Fayane 14/06/2023
Becos da Memória
Em becos da memória de Conceição Evaristo, a história será construída a partir de relatos, fragmentos de histórias de homens, mulheres e crianças da favela e é a menina Maria-Nova que toma para si a incumbência de escrevê-los de "soltar as vozes, os murmúrios, os silêncios, o grito abafado que existia, que era de cada um e de todos", de narrar a história de seu povo. Povo este, que vive a margem da sociedade, que carecem de visibilidade e são expostas a condições de extrema pobreza mas que, mantém vivo dentro de si, o desejo pela vida e pela felicidade.
O livro aborda a política do desfavelamento que é cruel ao expulsar seus moradores de um lugar que é mais do que apenas "um lugar", é também uma família, é pertencimento. Relega-os a uma condição de ainda mais vulnerabilidade e incerteza, afastando-os de seus trabalhos e escolas, da vida que conheciam. Tio Totó, outra figura apresentada no texto, logo no início da narrativa questiona: "Por que a gente não podia nascer, crescer, multiplicar-se e morrer numa mesma terra, num mesmo lugar" e mais para frente ele complementa "(...) já velho, mudar de novo, num momento em que seu corpo pedia terra".

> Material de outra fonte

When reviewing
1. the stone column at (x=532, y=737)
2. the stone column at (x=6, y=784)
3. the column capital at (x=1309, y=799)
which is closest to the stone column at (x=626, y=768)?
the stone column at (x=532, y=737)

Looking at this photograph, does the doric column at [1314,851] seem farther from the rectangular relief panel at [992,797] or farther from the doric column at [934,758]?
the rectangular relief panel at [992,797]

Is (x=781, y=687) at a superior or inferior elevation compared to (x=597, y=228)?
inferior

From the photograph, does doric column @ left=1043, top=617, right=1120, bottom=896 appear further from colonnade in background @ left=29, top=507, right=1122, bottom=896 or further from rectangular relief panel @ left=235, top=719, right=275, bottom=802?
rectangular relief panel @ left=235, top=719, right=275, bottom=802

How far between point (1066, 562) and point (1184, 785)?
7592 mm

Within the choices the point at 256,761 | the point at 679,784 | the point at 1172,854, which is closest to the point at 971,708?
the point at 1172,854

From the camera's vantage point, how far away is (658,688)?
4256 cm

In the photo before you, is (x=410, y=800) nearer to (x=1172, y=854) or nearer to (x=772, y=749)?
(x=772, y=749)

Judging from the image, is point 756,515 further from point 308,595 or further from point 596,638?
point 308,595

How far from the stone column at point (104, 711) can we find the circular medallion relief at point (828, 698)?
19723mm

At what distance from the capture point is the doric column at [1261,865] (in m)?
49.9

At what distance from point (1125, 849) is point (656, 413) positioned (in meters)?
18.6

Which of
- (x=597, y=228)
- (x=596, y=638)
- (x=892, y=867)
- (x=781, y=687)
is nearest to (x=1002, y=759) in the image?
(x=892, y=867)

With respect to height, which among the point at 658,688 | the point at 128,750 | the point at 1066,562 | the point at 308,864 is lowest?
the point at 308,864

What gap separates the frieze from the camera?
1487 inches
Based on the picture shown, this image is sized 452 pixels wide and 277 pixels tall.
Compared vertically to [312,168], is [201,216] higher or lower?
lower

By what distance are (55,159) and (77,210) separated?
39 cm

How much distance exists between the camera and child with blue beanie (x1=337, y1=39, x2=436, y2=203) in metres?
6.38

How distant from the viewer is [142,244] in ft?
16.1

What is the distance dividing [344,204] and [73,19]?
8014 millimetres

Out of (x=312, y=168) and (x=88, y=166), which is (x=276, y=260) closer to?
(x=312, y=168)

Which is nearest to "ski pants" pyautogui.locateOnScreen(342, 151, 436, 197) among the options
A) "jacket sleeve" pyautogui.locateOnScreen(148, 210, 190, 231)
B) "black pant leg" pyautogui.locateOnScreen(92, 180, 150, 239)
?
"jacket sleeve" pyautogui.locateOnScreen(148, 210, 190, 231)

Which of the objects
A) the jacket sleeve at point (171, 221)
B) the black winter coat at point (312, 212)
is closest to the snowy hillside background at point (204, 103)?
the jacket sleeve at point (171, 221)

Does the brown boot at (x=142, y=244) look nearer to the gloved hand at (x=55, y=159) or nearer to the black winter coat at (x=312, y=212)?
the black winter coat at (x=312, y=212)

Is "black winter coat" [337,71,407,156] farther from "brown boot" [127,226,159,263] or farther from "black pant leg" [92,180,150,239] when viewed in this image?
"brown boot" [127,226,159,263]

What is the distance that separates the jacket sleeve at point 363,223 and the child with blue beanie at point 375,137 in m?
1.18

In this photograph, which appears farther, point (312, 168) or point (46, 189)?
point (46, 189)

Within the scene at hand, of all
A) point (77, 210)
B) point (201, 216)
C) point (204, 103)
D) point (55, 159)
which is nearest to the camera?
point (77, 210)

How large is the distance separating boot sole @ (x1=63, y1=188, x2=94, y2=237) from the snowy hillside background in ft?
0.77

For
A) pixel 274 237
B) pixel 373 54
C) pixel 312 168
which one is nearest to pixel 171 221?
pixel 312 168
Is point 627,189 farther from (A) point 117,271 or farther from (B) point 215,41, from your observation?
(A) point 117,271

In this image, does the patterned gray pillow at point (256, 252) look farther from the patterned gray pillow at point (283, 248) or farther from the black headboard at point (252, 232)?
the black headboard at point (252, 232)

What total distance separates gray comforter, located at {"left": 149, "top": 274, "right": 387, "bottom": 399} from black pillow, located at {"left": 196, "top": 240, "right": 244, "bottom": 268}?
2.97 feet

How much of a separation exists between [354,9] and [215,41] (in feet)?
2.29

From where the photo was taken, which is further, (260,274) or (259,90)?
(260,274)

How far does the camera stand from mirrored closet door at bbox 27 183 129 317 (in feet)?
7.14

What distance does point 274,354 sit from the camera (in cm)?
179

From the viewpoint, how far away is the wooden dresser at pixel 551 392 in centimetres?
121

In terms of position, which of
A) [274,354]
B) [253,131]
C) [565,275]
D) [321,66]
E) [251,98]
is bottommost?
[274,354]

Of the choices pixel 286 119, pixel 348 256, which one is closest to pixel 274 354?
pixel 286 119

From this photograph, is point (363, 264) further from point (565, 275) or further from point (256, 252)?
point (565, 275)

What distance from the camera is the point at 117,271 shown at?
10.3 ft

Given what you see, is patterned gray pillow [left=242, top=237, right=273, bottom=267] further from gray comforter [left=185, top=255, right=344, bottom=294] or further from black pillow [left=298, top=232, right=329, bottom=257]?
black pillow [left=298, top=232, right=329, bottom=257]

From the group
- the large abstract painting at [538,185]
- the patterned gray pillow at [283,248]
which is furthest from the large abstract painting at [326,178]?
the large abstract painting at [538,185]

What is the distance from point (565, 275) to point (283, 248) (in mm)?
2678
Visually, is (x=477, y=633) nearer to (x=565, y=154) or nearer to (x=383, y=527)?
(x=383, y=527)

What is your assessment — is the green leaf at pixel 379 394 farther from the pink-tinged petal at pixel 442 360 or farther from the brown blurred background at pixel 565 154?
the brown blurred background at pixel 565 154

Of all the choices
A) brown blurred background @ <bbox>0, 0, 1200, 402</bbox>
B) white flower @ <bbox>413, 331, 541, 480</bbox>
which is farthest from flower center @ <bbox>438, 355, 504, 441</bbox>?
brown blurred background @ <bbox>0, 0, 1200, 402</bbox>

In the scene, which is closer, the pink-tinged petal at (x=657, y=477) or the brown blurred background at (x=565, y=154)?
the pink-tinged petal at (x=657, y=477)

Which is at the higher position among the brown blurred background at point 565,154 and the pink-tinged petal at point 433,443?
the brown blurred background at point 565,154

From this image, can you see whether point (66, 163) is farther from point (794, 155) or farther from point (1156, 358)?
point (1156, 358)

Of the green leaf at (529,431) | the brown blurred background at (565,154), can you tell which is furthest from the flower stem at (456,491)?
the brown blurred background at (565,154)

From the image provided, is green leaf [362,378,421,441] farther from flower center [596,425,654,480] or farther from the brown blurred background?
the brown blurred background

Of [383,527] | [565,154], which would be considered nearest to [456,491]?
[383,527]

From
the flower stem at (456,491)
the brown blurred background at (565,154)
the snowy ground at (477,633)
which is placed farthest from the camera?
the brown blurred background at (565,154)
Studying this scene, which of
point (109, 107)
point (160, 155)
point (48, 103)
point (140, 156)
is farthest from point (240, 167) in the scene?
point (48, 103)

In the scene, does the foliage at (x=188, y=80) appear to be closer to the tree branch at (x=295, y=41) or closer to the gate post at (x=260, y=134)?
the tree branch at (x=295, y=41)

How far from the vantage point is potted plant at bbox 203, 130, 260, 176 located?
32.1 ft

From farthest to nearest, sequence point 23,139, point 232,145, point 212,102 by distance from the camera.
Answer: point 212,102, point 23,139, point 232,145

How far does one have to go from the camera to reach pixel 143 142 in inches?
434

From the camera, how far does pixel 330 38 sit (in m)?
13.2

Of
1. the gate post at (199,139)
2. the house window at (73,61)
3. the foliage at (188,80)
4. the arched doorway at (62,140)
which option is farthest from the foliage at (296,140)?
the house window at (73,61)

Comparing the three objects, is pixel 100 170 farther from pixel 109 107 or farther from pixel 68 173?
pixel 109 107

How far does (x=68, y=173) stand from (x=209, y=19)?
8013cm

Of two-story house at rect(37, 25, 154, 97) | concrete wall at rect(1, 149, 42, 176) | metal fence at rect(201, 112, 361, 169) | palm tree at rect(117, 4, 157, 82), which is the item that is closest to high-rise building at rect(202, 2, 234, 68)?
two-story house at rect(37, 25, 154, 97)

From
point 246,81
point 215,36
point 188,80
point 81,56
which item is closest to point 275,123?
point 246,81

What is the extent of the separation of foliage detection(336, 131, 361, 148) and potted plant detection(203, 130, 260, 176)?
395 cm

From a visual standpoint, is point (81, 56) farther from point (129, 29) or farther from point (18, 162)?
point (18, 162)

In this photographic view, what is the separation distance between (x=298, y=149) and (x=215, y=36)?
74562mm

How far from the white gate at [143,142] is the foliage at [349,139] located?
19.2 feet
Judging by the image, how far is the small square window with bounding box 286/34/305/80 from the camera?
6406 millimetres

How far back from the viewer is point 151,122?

Maria-Nova faz alude, ainda, sobre a relação entre senzala e favela, entre o passado escravocrata e as desigualdades vividas no presente: "Duas ideias, duas realidades, imagens colocadas machucavam-lhe o peito. Senzala-Favela" e ainda, "Tinha para contar sobre uma senzala de que, hoje, seus moradores não estavam libertos, pois não tinham condições de vida.".
Em resumo, este é um livro que provoca o leitor à reflexão sobre nossa sociedade e como ela é construída. O fato de o livro ser concebido na forma de breves histórias, que nem sempre seguem uma linearidade temporal mas que, de alguma forma se conectam, trouxe ao meu imaginário a visão dos becos e vielas, dos "becos da memória".